L’artiste défie le moraliste, une parodie de Platon
Poète maudit, auteur de célèbres contes fantastiques et policiers, critique littéraire implacable, très apprécié en France depuis les traductions de Baudelaire et de Mallarmé mais écrivain mal-aimé dans son pays natal, l’Amérique puritaine, où il déplaît pour sa vie dissolue (ivresses, mariage avec une cousine de 13 ans, dettes de jeu, mort d’éthylisme dans le caniveau de Baltimore), sa critique de la démocratie américaine et son esthétique aux antipodes de la pensée positive. Fasciné par la folie, le crime et le mal sous toutes ses formes, il appartient à un genre littéraire équivoque, le romantisme noir, et met en scène des monstres pervers aux passions sombres et destructrices dans des atmosphères lugubres et angoissantes.

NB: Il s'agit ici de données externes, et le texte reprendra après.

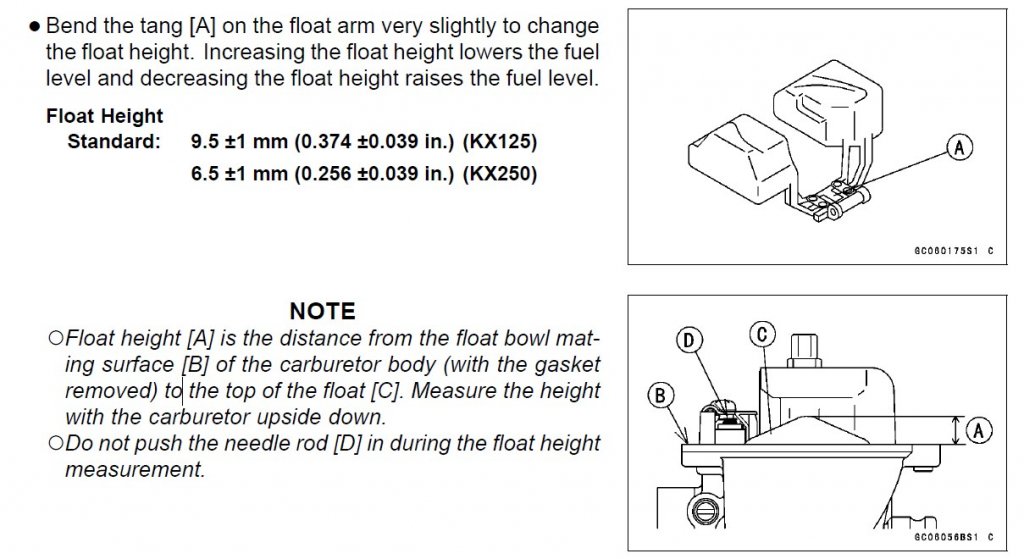 ● Bend the tang [A] on the float arm very slightly to change the float height. Increasing the float height lowers the fuel level and decreasing the float height raises the fuel level.

Float Height
Standard: 9.5 ±1 mm (0.374 ±0.039 in.) (KX125)
6.5 ±1 mm (0.256 ±0.039 in.) (KX250)

A

GC060175S1 C

NOTE
○Float height [A] is the distance from the float bowl mating surface [B] of the carburetor body (with the gasket removed) to the top of the float [C]. Measure the height with the carburetor upside down.
○Do not push the needle rod [D] in during the float height measurement.

D
C
B
A

GC06056BS1 C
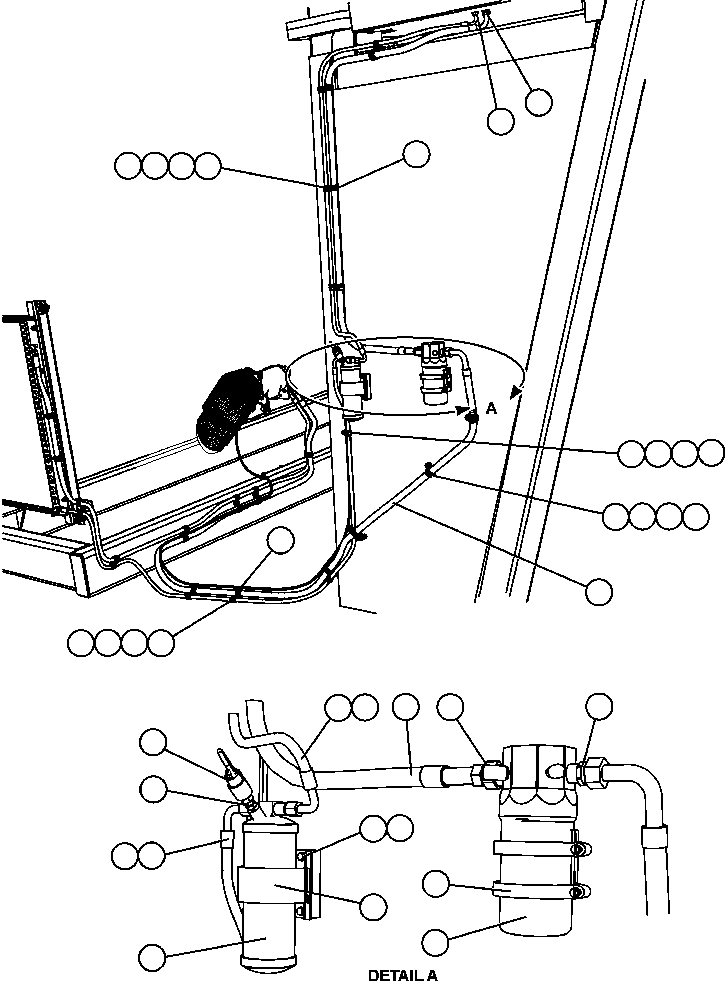 A

DETAIL A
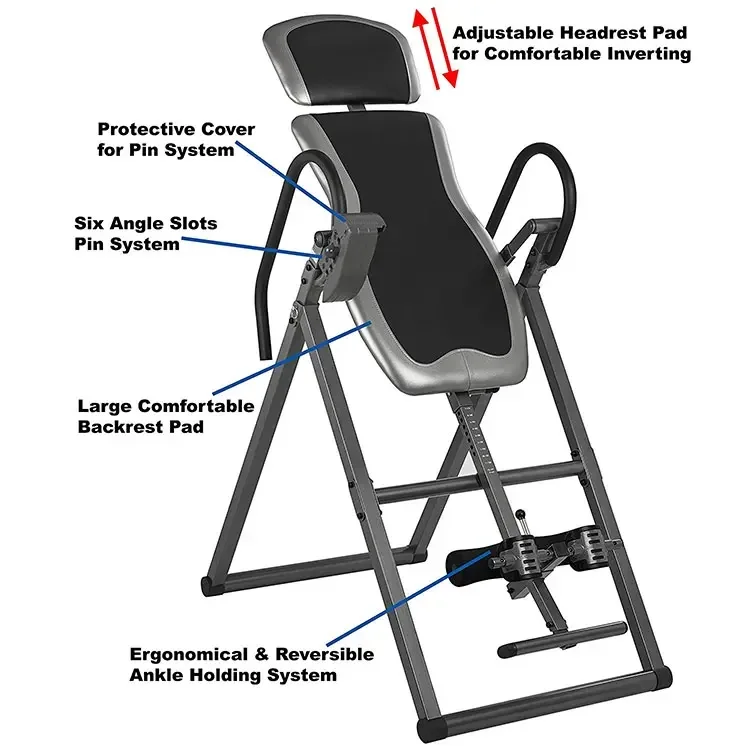 Adjustable Headrest Pad for Comfortable Inverting

Protective Cover for Pin System

Six Angle Slots Pin System

Large Comfortable Backrest Pad

Ergonomical & Reversible Ankle Holding System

Le Cœur révélateur, publié en 1843, illustre bien la formule de Mallarmé : « Poe, c’est le cas littéraire absolu » : entre maîtrise artistique et folie, jeux ambigus du réel et de l’imaginaire, polysémie et ironie, symbolisme subtil, l’histoire du cœur révélateur voile et dévoile. Défenseur de l’art pour l’art dans ses Principes Poétiques, Poe réfute le didactisme de convention et, avant Nietzsche, réhabilite le poète chassé de la cité par Platon.